### Selected extract
— start —

# Too Many Damn Buffalos [closed]

"Buffalo buffalo Buffalo buffalo buffalo buffalo Buffalo buffalo"

The sentence above is an actual sentence which makes perfect sense and is not wrong.
The word "Buffalo" has three meanings:

1) The City of Buffalo, New York
2) To buffalo (verb) to bully/intimidate
3) The animal Buffalo/bison


Can you explain what this sentence means?

• It means "Buffalo buffalo Buffalo buffalo buffalo buffalo Buffalo buffalo". Correct? – nicael Oct 6 '14 at 13:25
• Given that any sequence of buffalos is grammatically correct there's a follow up question: What does buffalo repeated n times mean? (I mean for each n natural number) and more interesting, what's the meaning of an infinite sequence of buffalos? – Bakuriu Oct 6 '14 at 17:14
• Am I wrong, or is the sentence meaningless without 2 commas? "Buffalo buffalo, Buffalo buffalo buffalo, buffalo Buffalo buffalo." Without those, it's not a proper sentence, is it? – mbm29414 Oct 6 '14 at 22:07
• Now count the number of consecutive "and" here (though the sentence does not consist only of "and"s) – Hagen von Eitzen Oct 7 '14 at 10:41
• I'm voting to close this question as off-topic because it isn't really a puzzle, just an "explain this" question – Spencerkatty May 19 '15 at 14:43

Basically, it's "buffalo who reside in Buffalo, NY that bully other buffalo that also live there, also bully themselves."

• Shouldn't it be "buffalo who reside in Buffalo, NY, who have been bullied by other buffalo who also live there, also themselves bully"? Otherwise, you're just saying "x and y implies y" which isn't that strong of a statement. – wchargin Oct 6 '14 at 14:31
• Not sure if the strength of the statement is what's in question here. It's a ridiculous sentence to begin with. – generalcrispy Oct 6 '14 at 14:36
• right, poorly phrased on my part…but I hope you take my meaning – wchargin Oct 6 '14 at 14:37
• I don't think this answer is quite right - the puzzle says nothing about bison bullying themselves, only that they bully bison (probably other bison). – DeveloperInDevelopment Oct 6 '14 at 18:03
• This isn't as accurate as the answer below. – Luke May 19 '15 at 12:56

Wikipedia has a nice article on this.

— end —

### Short problem 1
Print the stretch of the Buffalo thread from "# Too Many Damn" through "this sentence means?".
### Short problem 2
In the Buffalo thread, which user commented that they were voting to close the question as off-topic?
### Short problem 3
Pick up the Buffalo thread after its final line and continue writing it.
The data after the Buffalo thread isn't needed.

Saved data entries:

— start —

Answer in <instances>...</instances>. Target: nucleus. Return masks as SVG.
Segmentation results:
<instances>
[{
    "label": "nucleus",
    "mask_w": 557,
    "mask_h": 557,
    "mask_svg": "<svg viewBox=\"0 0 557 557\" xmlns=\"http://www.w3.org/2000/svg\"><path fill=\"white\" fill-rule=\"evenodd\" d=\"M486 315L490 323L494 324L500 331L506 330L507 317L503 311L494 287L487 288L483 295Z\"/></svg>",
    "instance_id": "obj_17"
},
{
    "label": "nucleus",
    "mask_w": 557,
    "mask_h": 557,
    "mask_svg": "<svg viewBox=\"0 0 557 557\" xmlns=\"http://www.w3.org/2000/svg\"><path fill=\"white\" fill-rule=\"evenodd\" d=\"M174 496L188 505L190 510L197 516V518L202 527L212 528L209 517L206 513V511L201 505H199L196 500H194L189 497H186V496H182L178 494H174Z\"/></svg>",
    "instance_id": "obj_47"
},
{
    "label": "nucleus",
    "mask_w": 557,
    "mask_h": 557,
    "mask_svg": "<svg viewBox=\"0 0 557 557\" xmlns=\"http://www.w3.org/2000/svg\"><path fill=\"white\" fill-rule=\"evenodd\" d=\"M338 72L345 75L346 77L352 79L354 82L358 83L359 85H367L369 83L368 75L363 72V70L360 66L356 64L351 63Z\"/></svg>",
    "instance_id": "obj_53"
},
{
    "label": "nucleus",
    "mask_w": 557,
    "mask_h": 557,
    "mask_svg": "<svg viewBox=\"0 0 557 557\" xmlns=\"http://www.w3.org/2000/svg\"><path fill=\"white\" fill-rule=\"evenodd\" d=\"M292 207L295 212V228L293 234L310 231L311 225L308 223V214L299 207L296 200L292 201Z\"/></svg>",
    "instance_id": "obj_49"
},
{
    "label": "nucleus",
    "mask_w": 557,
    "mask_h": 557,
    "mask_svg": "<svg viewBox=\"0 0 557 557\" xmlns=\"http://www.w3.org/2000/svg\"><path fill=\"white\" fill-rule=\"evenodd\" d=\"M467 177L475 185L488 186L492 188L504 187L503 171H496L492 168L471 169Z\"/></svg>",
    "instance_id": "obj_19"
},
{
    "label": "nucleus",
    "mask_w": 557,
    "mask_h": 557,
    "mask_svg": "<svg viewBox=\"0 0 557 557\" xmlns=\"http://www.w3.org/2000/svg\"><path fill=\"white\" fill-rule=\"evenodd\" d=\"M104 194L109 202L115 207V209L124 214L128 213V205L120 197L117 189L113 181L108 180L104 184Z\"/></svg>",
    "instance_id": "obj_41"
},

— end —

### Output 1
# Too Many Damn Buffalos [closed]

"Buffalo buffalo Buffalo buffalo buffalo buffalo Buffalo buffalo"

The sentence above is an actual sentence which makes perfect sense and is not wrong.
The word "Buffalo" has three meanings:

1) The City of Buffalo, New York
2) To buffalo (verb) to bully/intimidate
3) The animal Buffalo/bison


Can you explain what this sentence means?

### Output 2
Spencerkatty

### Output 3
Buffalo buffalo (buffalo from Buffalo NY) [that] Buffalo buffalo buffalo (that the buffalo from Buffalo NY bully) buffalo Buffalo buffalo (are bullying buffalo from Buffalo NY).

• Best answer by far. – nicael Oct 6 '14 at 15:22
• @JoeZ. B and b are different graphs, though, and audio is not the same as spelling. – Cees Timmerman Oct 7 '14 at 8:51
• They represent the same letter with different capitalization, though. Is that really enough to distinguish them as graphemes? – Joe Z. Oct 7 '14 at 16:11
• (And I must correct myself; they are actually homophones, but they are also homographs.) – Joe Z. Oct 7 '14 at 16:14
• – Cees Timmerman Oct 7 '14 at 17:46

Let's replace the place with New York
Let's replace the verb with bully
Let's keep the animal as buffalo

Original:

Buffalo   buffalo  (that)  Buffalo   buffalo  buffalo  (also)  buffalo  Buffalo   buffalo.


Replaced:

New York  buffalo  (that)  New York  buffalo  bully    (also)  bully    New York  buffalo.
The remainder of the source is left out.